Common Non-Standard StyleId Patterns

Template Origin StyleId Pattern Example
Chinese Word (default) Numeric/alphabetic 1, 2, 3, a, a0
English Word (default) English names Heading1, Normal, Title
Google Docs export Prefixed Subtitle, NormalWeb
WPS Office Mixed 1, Heading1, custom names
Academic templates Custom ThesisHeading1, ThesisBody

Building the Mapping Table

Follow this algorithm:

  1. List source styleIds actually used in document.xml (not all defined in styles.xml):

    # Pseudocode: find all unique pStyle values in source document.xml
    used_styles = set()
    for p in body.iter('w:p'):
        pStyle = p.find('w:pPr/w:pStyle')
        if pStyle is not None:
            used_styles.add(pStyle.get('val'))
    
  2. For each used style, find the best match in template:

    • First try: exact styleId match
    • Second try: match by w:name value (case-insensitive)
    • Third try: match by style purpose (any heading → template's heading style)
    • Fallback: map to template's default paragraph style (usually Normal or a)
  3. Validate the mapping — every source styleId must map to an existing template styleId:

    ✓ Heading1 → 1 (name match: "heading 1")
    ✓ Heading2 → 2 (name match: "heading 2")
    ✓ Normal   → a (name match: "Normal")
    ✗ CustomCallout → ??? (no match found, will fallback to 'a')
    
  4. Apply the mapping when copying content — update every <w:pStyle w:val="..."/>:

    <!-- Source -->
    <w:pPr><w:pStyle w:val="Heading1"/></w:pPr>
    <!-- After mapping -->
    <w:pPr><w:pStyle w:val="1"/></w:pPr>
    

Unmapped Styles

Styles in the source document that have no match in the template are logged as warnings:

WARNING: Style 'CustomCallout' has no mapping in template. Content will fall back to 'a' (Normal).

The content is preserved; only the style reference is updated to the template's default paragraph style.

C-2 BASE-REPLACE: Additional StyleId Considerations

When using the template as a base document (C-2 strategy), the template's styles.xml is already in place.
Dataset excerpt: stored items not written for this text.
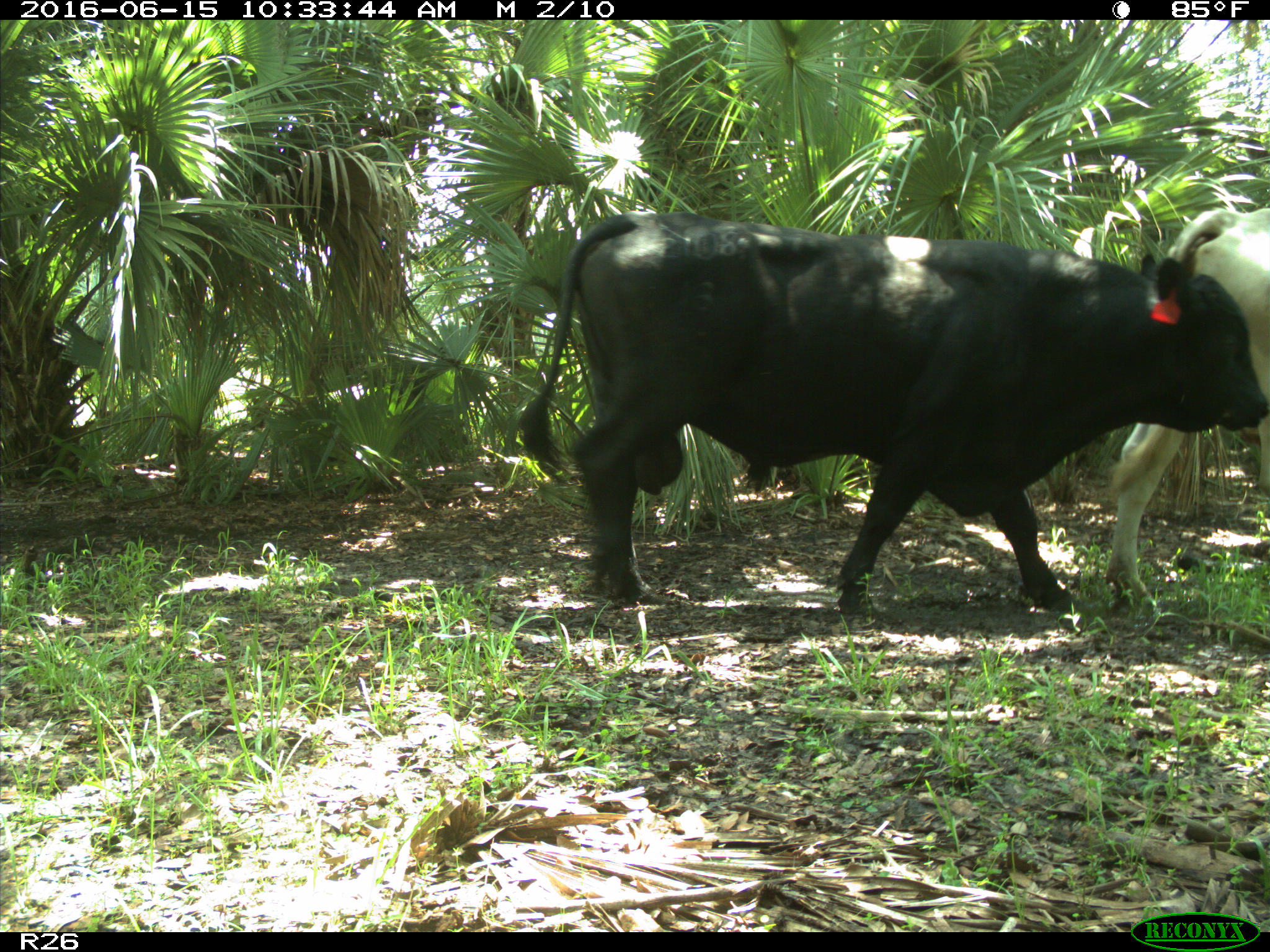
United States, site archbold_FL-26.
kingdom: Animalia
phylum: Chordata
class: Mammalia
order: Artiodactyla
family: Bovidae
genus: Bos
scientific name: Bos taurus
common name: domestic cow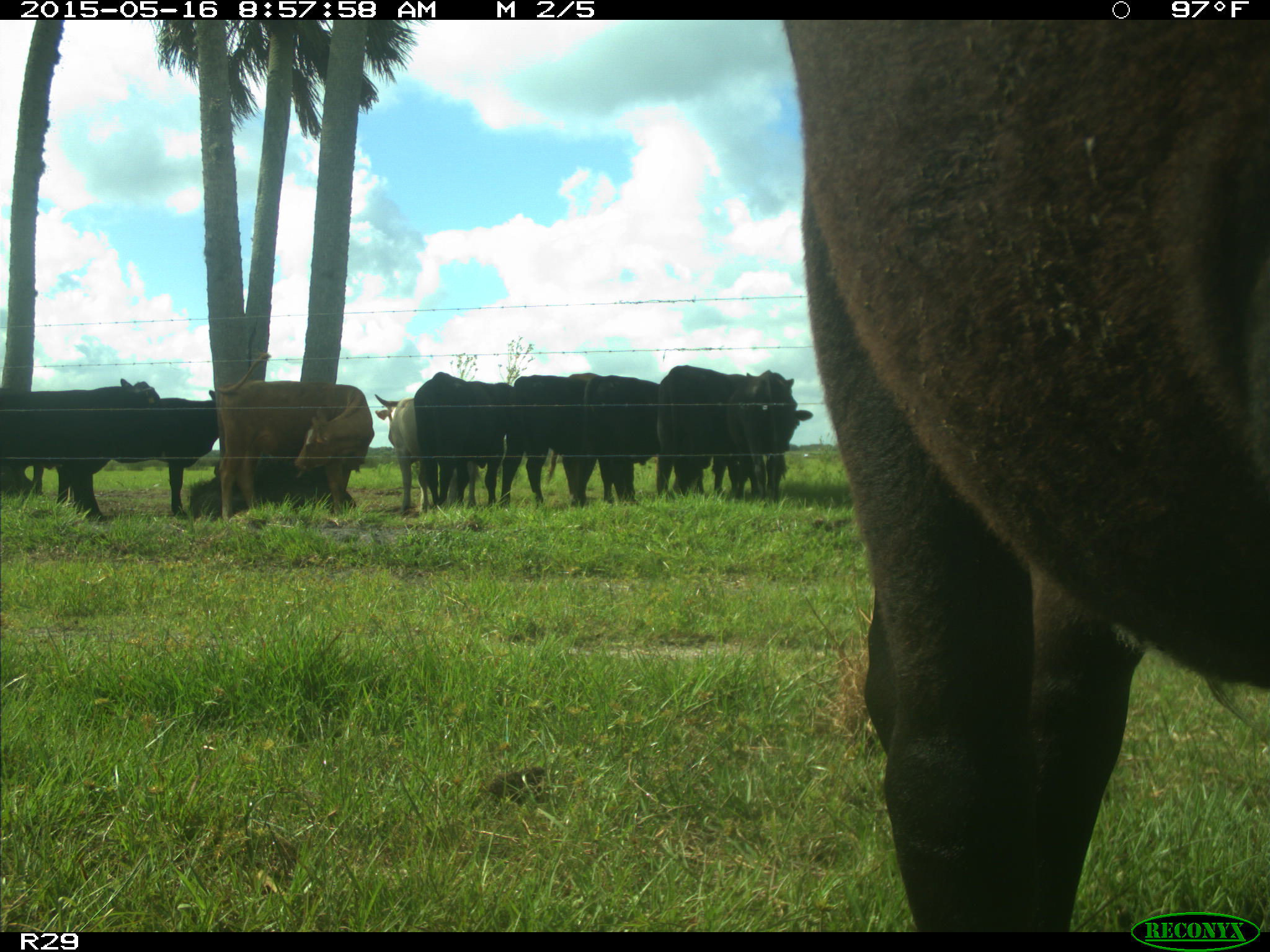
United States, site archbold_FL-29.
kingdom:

You must:

  1. Never copy source styles.xml — the template's styles are the authority
  2. Map every content paragraph's pStyle to the template's styleId before insertion
  3. Strip direct formatting selectively (see detailed rules below) — let the template style control appearance
  4. Verify table styles — if source tables use TableGrid but template defines it as a3 or similar, remap <w:tblStyle> too
  5. Check character stylesrPr inside runs may reference character styles like Hyperlink or Strong that have different IDs in the template

Direct Formatting Cleanup Rules (Detailed)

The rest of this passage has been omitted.